The three-hour exam, held at the new science laboratories at LLM, involved a series of practical experiments and a quiz.

Abdulla Al Braik, a 16-year-old Emirati student, said things were going well.

"I like chemistry because it's practical, and it's something you can touch. It's tangible," he said.

Stephan Lampert, a professor of chemistry and physics who was assessing the students and has helped to prepare them for the exam, said Emirati students faced an additional hurdle.

"It's more difficult for them because the question sheet is in English, which is not their native language; for the other students, their sheets are in French," he said.

However, the French student Chloe Muller, 17, said competing in her mother tongue was not proving much of an advantage.

"I'm doing so badly right now, because I accidentally poured the liquid into the wrong place," she said.

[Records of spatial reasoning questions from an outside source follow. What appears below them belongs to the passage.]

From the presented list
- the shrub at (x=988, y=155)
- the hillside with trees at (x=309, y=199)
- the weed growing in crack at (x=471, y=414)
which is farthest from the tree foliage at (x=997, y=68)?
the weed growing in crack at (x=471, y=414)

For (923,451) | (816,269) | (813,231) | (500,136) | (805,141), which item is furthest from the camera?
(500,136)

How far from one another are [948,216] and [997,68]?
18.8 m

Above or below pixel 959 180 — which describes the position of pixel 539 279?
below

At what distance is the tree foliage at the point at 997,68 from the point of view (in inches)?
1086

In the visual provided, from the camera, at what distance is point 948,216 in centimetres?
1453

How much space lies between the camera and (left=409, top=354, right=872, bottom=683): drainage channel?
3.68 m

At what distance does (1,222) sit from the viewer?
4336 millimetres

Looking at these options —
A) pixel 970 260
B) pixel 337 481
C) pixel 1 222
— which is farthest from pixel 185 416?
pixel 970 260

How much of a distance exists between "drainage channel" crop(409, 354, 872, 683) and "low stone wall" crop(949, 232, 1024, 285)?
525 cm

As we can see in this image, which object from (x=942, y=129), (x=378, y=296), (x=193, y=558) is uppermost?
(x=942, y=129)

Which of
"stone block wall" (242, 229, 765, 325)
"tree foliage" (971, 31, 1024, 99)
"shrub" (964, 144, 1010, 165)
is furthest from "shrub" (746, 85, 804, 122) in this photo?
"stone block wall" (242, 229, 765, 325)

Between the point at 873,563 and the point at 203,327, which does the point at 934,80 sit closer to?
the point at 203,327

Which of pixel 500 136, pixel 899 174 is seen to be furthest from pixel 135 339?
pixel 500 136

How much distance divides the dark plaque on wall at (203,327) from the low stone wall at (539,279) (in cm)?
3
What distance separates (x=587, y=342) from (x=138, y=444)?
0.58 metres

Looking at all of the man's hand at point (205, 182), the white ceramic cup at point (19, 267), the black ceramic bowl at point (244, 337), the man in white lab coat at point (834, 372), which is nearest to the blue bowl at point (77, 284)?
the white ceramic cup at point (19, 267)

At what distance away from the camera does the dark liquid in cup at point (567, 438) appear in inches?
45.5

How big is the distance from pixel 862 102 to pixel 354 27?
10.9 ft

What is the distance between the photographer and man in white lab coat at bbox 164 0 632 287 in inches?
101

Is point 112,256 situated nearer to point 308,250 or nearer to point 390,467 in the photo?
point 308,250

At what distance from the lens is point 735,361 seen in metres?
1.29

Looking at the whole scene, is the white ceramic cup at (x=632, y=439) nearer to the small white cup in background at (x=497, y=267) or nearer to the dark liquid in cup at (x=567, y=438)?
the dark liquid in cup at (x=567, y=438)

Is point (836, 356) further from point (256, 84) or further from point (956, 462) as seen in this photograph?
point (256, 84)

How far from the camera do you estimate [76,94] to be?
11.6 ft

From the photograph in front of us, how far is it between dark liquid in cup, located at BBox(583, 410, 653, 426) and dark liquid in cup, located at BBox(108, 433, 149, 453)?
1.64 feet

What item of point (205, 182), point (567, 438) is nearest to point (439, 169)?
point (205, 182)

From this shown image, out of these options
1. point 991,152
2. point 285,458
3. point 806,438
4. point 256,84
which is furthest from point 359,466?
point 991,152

The students were given five two-hour practical training sessions, from October to the end of January, which included correction classes, three conferences and a quiz.

This year's exam focuses on "chemistry and water", so the training sessions covered subjects such as the desalination of seawater, ions, the hydrolysis of esters, the extraction of smelling molecules and water electrolysis.

Even so, Ms Muller said she wished there had been more training as she "didn't really have time to learn everything".

According to Jean-Christophe Leard, a professor of chemistry and physics who also helped to train the students, water was a surprisingly difficult topic to study.

"Water seems easy, but in fact it's a very large subject matter. You have to know everything about what water can do and what we can produce with it, such as hydrogen," he said. "For this test, you have to be the best of the best."